Die USA werden "vorübergehend" schweres Militärgerät in die Nato-Staaten Mittel- und Osteuropas verlegen, um die Nato-Staaten für Bedrohungen aus Russland und von Terroristen zu wappnen. US-Verteidigungsminister Ashton Carter sagte in der estnischen Hauptstadt Tallinn, in sieben europäischen Ländern sollten an die 250 Panzer, gepanzerte Fahrzeuge und andere Militärausrüstung stationiert werden. Jedes Kontingent werde ausreichen, eine Kompanie oder ein Bataillon auszurüsten.

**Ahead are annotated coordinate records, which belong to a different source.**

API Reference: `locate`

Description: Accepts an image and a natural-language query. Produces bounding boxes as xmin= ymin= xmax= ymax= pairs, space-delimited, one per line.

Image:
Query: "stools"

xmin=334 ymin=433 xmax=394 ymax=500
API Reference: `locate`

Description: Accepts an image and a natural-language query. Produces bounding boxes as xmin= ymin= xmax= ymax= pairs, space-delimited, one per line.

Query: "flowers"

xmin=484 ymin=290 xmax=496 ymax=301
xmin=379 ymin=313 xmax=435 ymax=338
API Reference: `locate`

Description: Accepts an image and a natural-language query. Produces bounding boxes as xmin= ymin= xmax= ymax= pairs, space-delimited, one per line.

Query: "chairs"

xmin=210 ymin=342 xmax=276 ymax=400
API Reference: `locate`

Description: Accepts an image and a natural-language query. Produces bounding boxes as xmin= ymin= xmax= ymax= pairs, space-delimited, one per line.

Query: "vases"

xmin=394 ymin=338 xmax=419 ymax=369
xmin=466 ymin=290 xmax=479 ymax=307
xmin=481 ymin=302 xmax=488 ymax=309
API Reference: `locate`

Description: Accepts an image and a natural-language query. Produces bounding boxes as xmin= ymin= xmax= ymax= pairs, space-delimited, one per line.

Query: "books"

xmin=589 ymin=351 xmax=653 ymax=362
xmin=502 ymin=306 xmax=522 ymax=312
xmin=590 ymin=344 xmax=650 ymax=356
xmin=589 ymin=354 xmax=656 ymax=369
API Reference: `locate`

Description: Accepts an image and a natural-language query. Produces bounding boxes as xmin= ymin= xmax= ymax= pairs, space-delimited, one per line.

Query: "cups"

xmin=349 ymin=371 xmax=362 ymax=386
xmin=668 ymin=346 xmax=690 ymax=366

Der US-Verteidigungsminister traf seine Kollegen aus Estland, Lettland und Litauen. Erklärtes Ziel der Maßnahme ist es, amerikanischen Truppen eine höhere Mobilität bei Manövern in Europa zu verschaffen. Zugleich werden die betroffenen Nato-Staaten aber auch in die Lage versetzt, schnell auf jede militärische Bedrohung zu reagieren.

Die US-Militärausrüstung soll zumindest zeitweise in Bulgarien, Estland, Deutschland, Lettland, Litauen, Polen und Rumänien stationiert werden. Zudem soll laut Carter die Zusammenarbeit der USA mit dem Nato-Cyber-Center in Estland intensiviert werden.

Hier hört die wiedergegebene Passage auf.